# Where to order Acana online?



## ann g (May 6, 2010)

Does anyone know what websites you can purchase all Acana foods, not just the grain free varieties? Or can they only be purchased in Canada?


----------



## Penny & Maggie's Mom (May 19, 2009)

From what I've heard the grain inclusive Acana is not available in the States. Since I heard that second hand (although a fairly reliable source), I would suggest contacting the company


----------



## luvMyBRT (Mar 8, 2010)

I am wondering the same thing. I would love to get my hands on some Acana Large Breed Puppy kibble.


----------



## sal101011 (Jan 17, 2010)

sorry only the grain free is available in the states, the grain kibbles that acana makes has a certain ingredient that is not allowing it to come into the states, i forget what the ingredient was, but i spoke with someone at Champion Pet Foods


----------



## luvMyBRT (Mar 8, 2010)

sal101011 said:


> sorry only the grain free is available in the states, the grain kibbles that acana makes has a certain ingredient that is not allowing it to come into the states, i forget what the ingredient was, but i spoke with someone at Champion Pet Foods


Well, POOP. 
I wonder what that ingredient is??


----------



## sal101011 (Jan 17, 2010)

if i remember correctly it was the Saskatoon berries, the UK banned it in 2004 but lifted the ban, i think we cannot import it.

Google


----------



## MandyPug (Sep 21, 2008)

sal101011 said:


> if i remember correctly it was the Saskatoon berries, the UK banned it in 2004 but lifted the ban, i think we cannot import it.
> 
> Google


Well if it is Saskatoon Berries that's totally stupid.

They're very edible... And infact they're really good in pies. Dogs love em too.


----------



## ziggy29 (Feb 1, 2010)

MandyPug said:


> Well if it is Saskatoon Berries that's totally stupid.
> 
> They're very edible... And infact they're really good in pies. Dogs love em too.


Orijen contains saskatoon berries, so I don't think that's it.


----------



## sal101011 (Jan 17, 2010)

your right, i will call them tomorrow and see which was the ingredient.


----------

(Data lines):
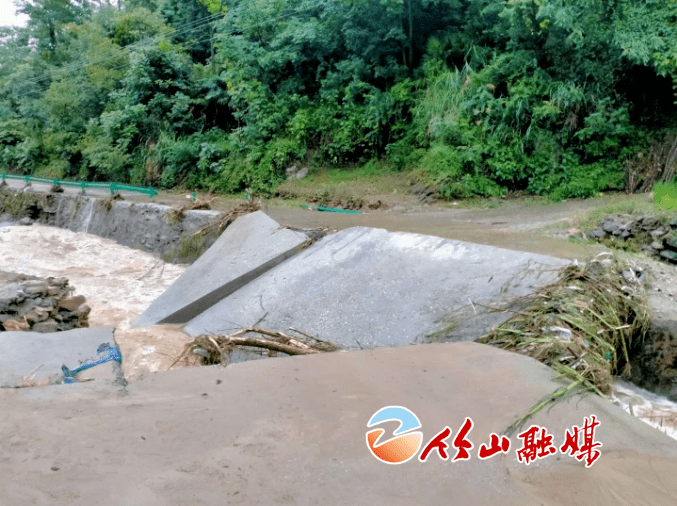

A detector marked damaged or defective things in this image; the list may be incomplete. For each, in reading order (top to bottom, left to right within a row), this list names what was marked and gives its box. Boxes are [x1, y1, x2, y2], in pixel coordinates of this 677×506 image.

(Problems):
1/ Write out everything in the Acana thread from "## ziggy29 (Feb" down to "think that's it.".
2/ In the Acana thread, what ingredient does ziggy29 say Orijen contains?
The listing has no connection to the Acana thread.

(The answers):
1/
## ziggy29 (Feb 1, 2010)

MandyPug said:


> Well if it is Saskatoon Berries that's totally stupid.
> 
> They're very edible... And infact they're really good in pies. Dogs love em too.


Orijen contains saskatoon berries, so I don't think that's it.

2/ Saskatoon berries.